Parts of the Resume Templates


  • Contact Information
  • Education
  • Work Experience
  • Computer Skills

The four sections that you should always put on your resume are contact information, education, work experience, and computer skills. There are optional sections that you can use to fill out your resume, but these should always be there.

Contact Information

Your contact information needs to go on every piece of paper that you turn in to an employer. As you can see on the slide, there is no wrong way to do this as long as you relay the information. Always ensure that you use a professional email.


  • Most recent ==> least recent
  • If you were not awarded a degree or certificate, do not list it
  • No high school

For your education, you’re going to start with the university you are currently attending and work your way backwards. You will not list a college if you did not graduate or receive a certificate of training.

Once you’ve finished your first semester of college, you will not list your high school any more. Important things to remember about your education section is to spell out the entire name of your degree.

Do not use abbreviations. Do not put your beginning and ending dates.

Simply put the month and the year that you either did graduate or you are projected to graduate.

Do not write anticipated upcoming or expected if the date is in the future. They know it hasn’t happened yet. Especially if you are still enrolled in college, your GPA is a big factor in hiring. If your GPA is over 3.0, you will want to ensure that it is on your resume.

If it is below a 3.0 it is up to you, but if you do not have your GPA on your resume you need to be able to explain that during an interview.

Work Experience

  • Start at the present, and work your way backwards
  • Do not go back more than 10 years.
  • Bullet points start with action verbs
  • Quantify whenever possible
  • Past tense verbs for past jobs
  • 3-5 bullet points per job

You are going to start at the present and work your way backwards.

Do not use paragraphs, use bullet points that start with action verbs.
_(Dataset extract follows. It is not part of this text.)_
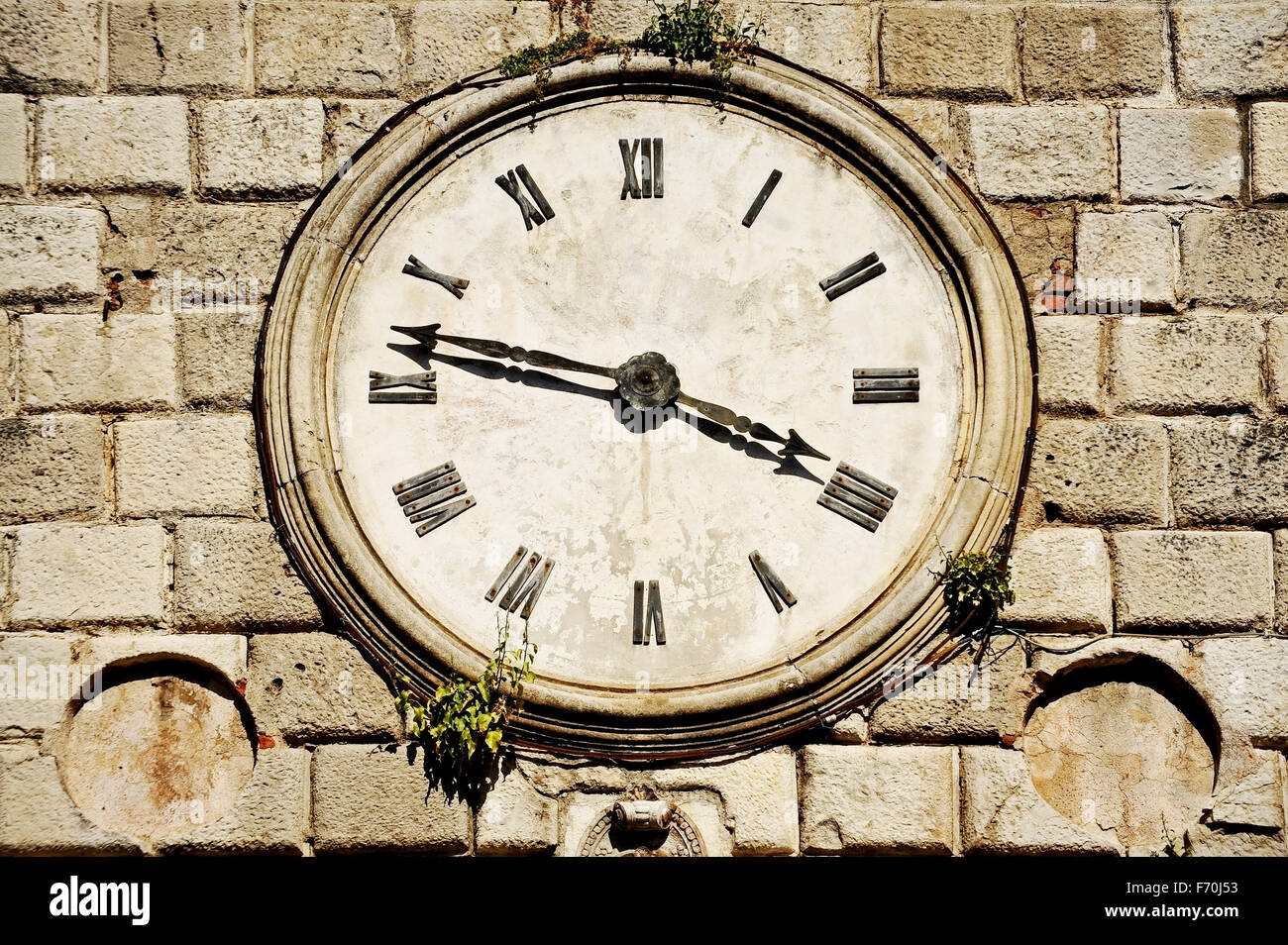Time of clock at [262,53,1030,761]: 3:46
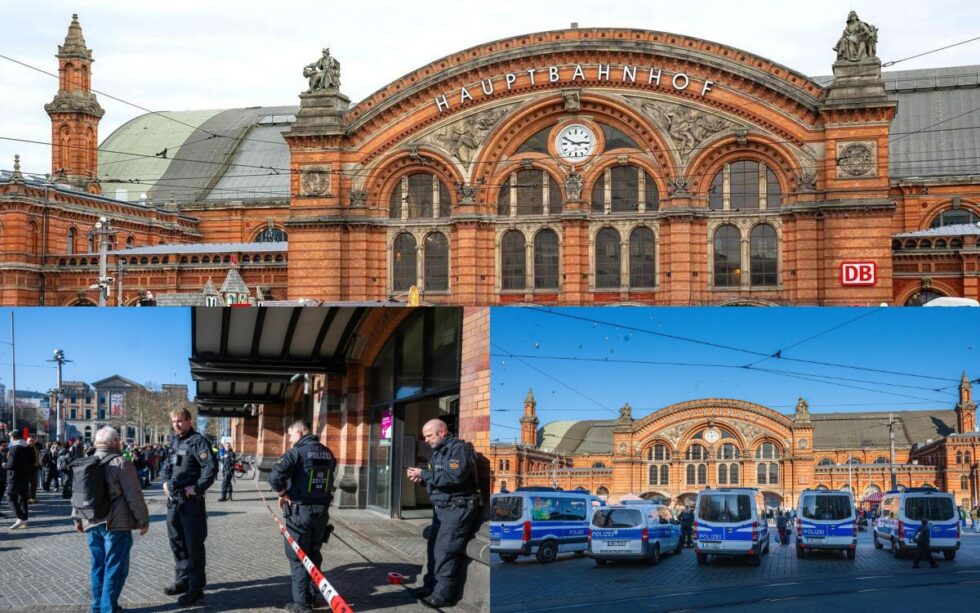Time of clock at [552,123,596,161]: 2:49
You want to quantify whenever you possibly can. It’s important to remember that businesses speak in numbers and percentages. The more you communicate with them in their language, the more you will stand out.

All of your bullets need to start with action verbs. If you are currently working in your position, all of your bullets need to be in present tense. If you are no longer working there, they need to be in past tense.

You should have three to five bullets for your current position, and the most important part about this is to remember to not talk about your daily duties but instead to talk about what you do that makes you stand out from all of the other employees.

As you can see in the example, we chose a cashier at McDonald’s. A lot of people write bullets like “talk to customers,” “take orders,” “customer service.”


Head Fry Cook/Cashier

McDonalds, Wichita, KS                               January 2009 – May 2011

  • Implemented new safety procedures that resulted in a 25 percent decrease in injuries
  • Handled more than $400 daily in cash and credit transactions with zero discrepancies

It lets people know that what they do during the day during their day to day activities, but it doesn’t say anything about them as an employee. As you can see from the bullets in the examples, “handled more than four hundred dollars daily in cash and credit transactions with zero discrepancies,” this tells the employer a lot about you and helps to highlight your skills.



  • Microsoft Excel, PowerPoint, Word; SMART Boards
  • Industry specific software
  1. CATIA, Matlab
  2. InDesign, Photoshop
  3. SPSS

In a skill section you are going to list out all of the various computer programs that you are comfortable with using.

Do not quantify your use of any of these programs. Once again, definitions matter. As long as you can open, it maneuver around in the program, and close it successfully, you can put it on your resume.

If it’s important to an employer that you have advanced knowledge of a certain skill, it should come out during the interview. If you are in an industry that has specific software, you want to ensure that you list those programs on your resume.